--- TEXTO CITADO ---
Apressei-me em escrever porque lhe quero falar do grande evento anual, repartido em dois dias,

que se aproxima e em torno do qual muitas mãos já quase só se concentram em prepará-lo!

Nos últimos 20 anos, passados poucos dias após o início do verão, ocorrem dois grandes

encontros de mãos em todo o território nacional continental e ilhas, para serem apreciadas quais

as “melhores” marcas realizadas com a grafite, com a tinta da china, com a aguarela, com a

sanguínea e/ou com o pastel de óleo. Este ano, temos um novo instrumento, a estreia do marcador!

Em silêncio, durante 150 minutos, o ponto, a linha e a mancha poderão vaguear dentro de um

retângulo de papel com 42 x 29,7 cm.
---
## [DETALHES DO PROBLEMA]
Segundo o texto citado, qual é o instrumento que se estreia este ano? A listagem não tem qualquer relação com o texto citado.
--- EXCERTO DE DADOS ---
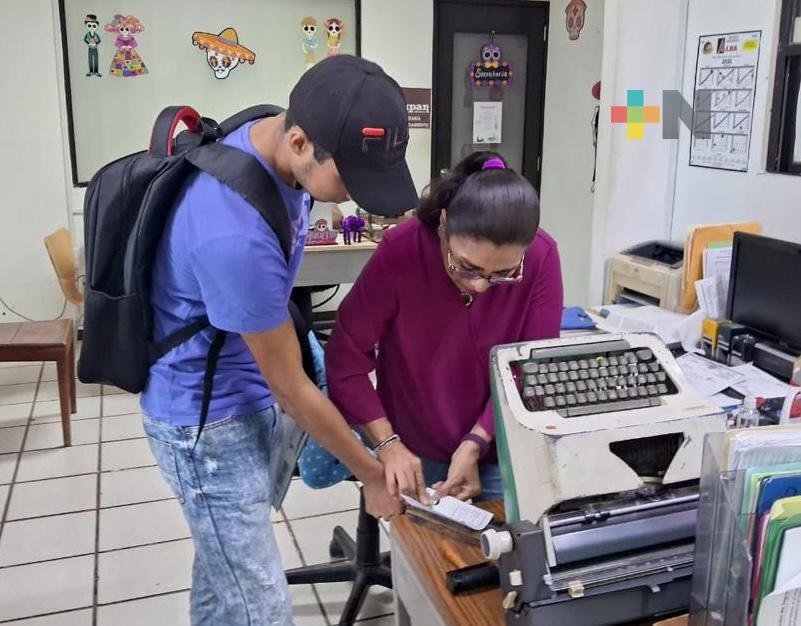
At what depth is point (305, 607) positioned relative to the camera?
---
## [RESULTADO DA TAREFA]
O marcador.